- **SELECTION**
Becoming An Empiricist Theorist

With this first post I wish to set the tone for my blog by explaining and exploring my perspective on science. Concurrently, I wish to introduce myself beyond my website's content, relate my scientific influences and interests, and preview topics about which I might write. This post is notably more personal than I anticipate subsequent posts to be.

As I proclaim on my website's homepage, I am a theoretical physicist with empiricist inclinations. What do I mean by empiricist inclinations? (I assume that you already know all about theoretical physicists!) To answer this question, I will present my perspective on science, elaborate on how I came to this perspective, and illustrate the application of my perspective. I will not proffer a detailed philosophical position: I am not particularly interested in enunciating and defending such a position; I am far more interested in the lessons for physics that my perspective affords. Moreover, strict empiricism as a philosophy of science no doubt has its pitfalls, and I make no claim to be a strict empiricist. Rather, the word empiricist captures and conveys my perspective relatively well (and nicely complements the word theorist). Let me now begin to expound upon my empiricist inclinations by highlighting some key elements of my perspective on science.

- **INSTRUCTION 1**
In the blog post, how does its writer describe themselves on the website's homepage?

- **LISTING**
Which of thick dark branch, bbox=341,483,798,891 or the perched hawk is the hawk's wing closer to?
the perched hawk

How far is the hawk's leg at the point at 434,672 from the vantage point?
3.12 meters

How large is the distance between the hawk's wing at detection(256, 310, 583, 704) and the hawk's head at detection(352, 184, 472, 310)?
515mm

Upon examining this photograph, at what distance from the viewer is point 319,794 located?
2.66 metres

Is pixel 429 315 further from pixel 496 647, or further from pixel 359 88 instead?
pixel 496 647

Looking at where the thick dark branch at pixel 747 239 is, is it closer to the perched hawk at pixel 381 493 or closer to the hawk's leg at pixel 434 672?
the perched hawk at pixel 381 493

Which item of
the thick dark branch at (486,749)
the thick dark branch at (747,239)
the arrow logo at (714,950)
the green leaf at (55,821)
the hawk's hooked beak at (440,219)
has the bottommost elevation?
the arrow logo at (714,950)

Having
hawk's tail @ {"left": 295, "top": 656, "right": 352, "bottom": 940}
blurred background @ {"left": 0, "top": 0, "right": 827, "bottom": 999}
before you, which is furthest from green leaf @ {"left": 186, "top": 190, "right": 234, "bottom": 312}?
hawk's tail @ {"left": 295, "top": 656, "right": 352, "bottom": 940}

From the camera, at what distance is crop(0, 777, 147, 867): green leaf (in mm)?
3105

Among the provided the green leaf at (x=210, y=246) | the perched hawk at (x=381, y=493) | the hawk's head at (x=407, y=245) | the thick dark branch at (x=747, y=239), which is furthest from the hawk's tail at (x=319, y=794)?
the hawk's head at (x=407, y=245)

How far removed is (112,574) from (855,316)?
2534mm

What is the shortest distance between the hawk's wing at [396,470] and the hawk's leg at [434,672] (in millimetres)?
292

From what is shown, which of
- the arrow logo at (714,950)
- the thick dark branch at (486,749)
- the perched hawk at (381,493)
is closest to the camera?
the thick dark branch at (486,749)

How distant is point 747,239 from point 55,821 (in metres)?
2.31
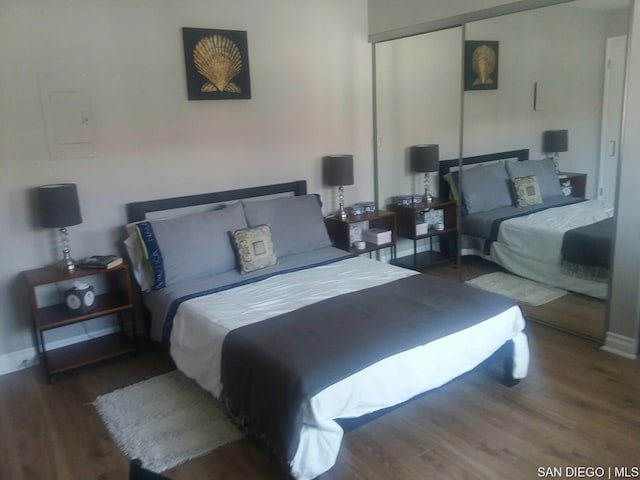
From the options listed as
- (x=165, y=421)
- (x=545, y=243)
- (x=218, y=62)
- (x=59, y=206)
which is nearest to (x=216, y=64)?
(x=218, y=62)

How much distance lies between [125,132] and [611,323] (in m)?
3.35

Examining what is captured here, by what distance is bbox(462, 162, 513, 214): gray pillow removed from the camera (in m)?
4.15

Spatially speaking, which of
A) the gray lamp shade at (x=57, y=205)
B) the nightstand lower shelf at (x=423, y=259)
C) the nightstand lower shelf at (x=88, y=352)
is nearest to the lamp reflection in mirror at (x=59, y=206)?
the gray lamp shade at (x=57, y=205)

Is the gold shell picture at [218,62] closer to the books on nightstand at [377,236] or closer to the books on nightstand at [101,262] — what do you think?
the books on nightstand at [101,262]

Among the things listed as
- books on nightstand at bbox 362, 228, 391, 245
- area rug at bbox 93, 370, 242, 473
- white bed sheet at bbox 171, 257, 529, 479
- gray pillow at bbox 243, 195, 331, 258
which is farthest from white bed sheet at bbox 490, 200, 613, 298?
area rug at bbox 93, 370, 242, 473

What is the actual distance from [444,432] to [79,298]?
7.31 feet

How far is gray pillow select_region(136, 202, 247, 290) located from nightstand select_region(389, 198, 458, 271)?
176 cm

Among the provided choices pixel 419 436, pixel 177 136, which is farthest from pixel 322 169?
pixel 419 436

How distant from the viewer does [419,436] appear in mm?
2461

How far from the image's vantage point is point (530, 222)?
3.88 m

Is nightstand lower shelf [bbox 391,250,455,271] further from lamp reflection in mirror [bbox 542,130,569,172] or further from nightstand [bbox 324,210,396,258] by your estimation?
lamp reflection in mirror [bbox 542,130,569,172]

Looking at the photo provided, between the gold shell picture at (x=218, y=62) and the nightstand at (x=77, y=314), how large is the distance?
4.89 ft

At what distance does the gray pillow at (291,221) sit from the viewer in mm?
3732

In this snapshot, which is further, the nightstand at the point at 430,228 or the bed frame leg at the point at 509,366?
the nightstand at the point at 430,228
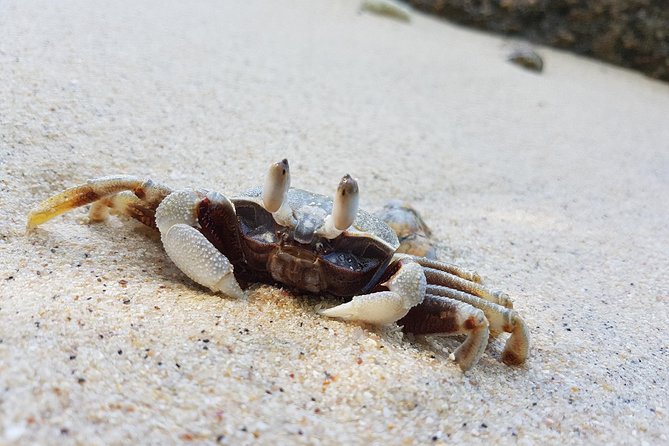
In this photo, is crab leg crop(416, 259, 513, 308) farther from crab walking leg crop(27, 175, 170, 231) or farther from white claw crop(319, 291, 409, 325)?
crab walking leg crop(27, 175, 170, 231)

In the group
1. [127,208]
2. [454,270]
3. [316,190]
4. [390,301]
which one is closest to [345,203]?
[390,301]

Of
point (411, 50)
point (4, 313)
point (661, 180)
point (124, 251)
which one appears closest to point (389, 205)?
point (124, 251)

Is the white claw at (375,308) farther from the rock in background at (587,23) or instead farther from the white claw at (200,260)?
the rock in background at (587,23)

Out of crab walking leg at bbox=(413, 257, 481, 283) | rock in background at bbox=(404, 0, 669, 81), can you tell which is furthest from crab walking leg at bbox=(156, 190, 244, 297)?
rock in background at bbox=(404, 0, 669, 81)

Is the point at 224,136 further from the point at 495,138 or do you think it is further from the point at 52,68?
the point at 495,138

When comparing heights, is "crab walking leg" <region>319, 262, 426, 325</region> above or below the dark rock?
below

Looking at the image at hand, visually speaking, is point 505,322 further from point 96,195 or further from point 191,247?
point 96,195
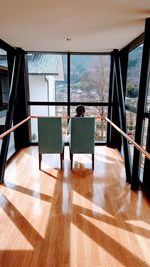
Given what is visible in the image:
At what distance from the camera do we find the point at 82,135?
3.49 meters

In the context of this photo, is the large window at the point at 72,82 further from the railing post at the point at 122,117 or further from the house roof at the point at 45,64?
the railing post at the point at 122,117

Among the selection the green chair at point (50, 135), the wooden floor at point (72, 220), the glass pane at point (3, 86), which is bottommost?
the wooden floor at point (72, 220)

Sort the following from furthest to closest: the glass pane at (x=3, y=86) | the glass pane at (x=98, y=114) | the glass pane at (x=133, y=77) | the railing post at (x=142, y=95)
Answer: the glass pane at (x=98, y=114) → the glass pane at (x=3, y=86) → the glass pane at (x=133, y=77) → the railing post at (x=142, y=95)

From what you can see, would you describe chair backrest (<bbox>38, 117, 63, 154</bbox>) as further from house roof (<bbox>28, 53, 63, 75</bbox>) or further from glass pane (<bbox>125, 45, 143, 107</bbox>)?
house roof (<bbox>28, 53, 63, 75</bbox>)

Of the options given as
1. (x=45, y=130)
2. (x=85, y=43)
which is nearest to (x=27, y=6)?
(x=85, y=43)

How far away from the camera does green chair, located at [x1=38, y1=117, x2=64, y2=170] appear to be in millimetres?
3418

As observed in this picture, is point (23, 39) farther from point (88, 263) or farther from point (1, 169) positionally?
point (88, 263)

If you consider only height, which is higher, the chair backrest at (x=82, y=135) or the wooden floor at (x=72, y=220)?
the chair backrest at (x=82, y=135)

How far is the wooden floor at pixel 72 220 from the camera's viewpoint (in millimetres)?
1735

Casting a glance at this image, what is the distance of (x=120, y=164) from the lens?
3883 mm

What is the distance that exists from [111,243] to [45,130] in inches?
84.2

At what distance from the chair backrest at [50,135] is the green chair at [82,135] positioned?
24cm

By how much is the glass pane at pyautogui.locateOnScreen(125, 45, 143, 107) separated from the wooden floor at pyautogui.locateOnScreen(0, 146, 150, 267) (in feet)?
4.70

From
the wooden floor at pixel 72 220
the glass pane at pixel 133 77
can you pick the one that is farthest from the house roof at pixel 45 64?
the wooden floor at pixel 72 220
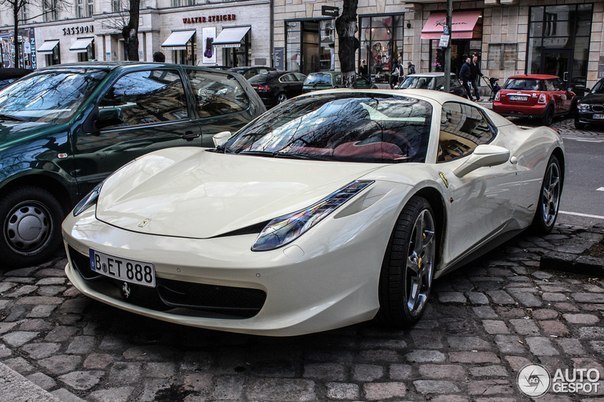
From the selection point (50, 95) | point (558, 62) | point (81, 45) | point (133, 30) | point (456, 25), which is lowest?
point (50, 95)

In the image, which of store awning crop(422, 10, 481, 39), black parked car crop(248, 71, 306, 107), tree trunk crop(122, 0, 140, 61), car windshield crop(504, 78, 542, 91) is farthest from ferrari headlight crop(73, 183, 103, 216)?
store awning crop(422, 10, 481, 39)

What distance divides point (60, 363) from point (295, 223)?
135 centimetres

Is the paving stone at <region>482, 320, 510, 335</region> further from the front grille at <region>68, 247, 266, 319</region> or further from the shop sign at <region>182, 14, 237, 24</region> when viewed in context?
the shop sign at <region>182, 14, 237, 24</region>

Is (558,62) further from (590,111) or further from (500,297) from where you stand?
(500,297)

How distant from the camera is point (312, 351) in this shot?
10.7 feet

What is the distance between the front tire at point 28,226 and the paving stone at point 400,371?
2.91m

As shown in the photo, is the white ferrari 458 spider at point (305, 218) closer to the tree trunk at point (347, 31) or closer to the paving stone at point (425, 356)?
the paving stone at point (425, 356)

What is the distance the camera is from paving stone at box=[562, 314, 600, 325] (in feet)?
12.0

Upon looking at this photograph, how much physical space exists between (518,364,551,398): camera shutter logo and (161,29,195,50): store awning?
37695 mm

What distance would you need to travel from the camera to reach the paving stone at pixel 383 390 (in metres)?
2.81

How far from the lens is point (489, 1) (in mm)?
28016

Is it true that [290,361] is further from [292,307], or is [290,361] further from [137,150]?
[137,150]

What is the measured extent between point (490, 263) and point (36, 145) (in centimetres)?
349

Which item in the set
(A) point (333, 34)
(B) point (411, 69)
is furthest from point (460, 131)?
(A) point (333, 34)
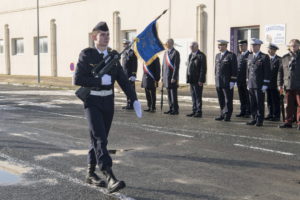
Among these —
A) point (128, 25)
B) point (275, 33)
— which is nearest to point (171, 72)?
point (275, 33)

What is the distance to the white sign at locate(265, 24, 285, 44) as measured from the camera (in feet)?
63.7

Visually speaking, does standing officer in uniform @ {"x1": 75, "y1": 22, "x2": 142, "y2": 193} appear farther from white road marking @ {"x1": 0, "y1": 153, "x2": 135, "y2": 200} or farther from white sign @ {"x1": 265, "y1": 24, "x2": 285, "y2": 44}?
white sign @ {"x1": 265, "y1": 24, "x2": 285, "y2": 44}

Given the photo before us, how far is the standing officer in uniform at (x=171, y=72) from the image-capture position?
12.5m

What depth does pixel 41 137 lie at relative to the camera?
930 cm

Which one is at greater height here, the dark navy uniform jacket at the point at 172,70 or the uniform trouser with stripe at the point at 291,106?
the dark navy uniform jacket at the point at 172,70

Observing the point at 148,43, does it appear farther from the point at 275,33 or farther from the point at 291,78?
the point at 275,33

- **INSTRUCTION 2**
Quote the rows word for word, starting with the line that contains "What depth does" and going on through the end of the rows.

- **RESPONSE 1**
As a theoretical physicist with empiricist inclinations.

- **RESPONSE 2**
What depth does pixel 41 137 lie at relative to the camera?
930 cm

Which one is at greater height here, the dark navy uniform jacket at the point at 172,70 or the uniform trouser with stripe at the point at 291,106?
the dark navy uniform jacket at the point at 172,70

Observing the point at 148,43, does it appear farther from the point at 275,33 or farther from the point at 291,78?
the point at 275,33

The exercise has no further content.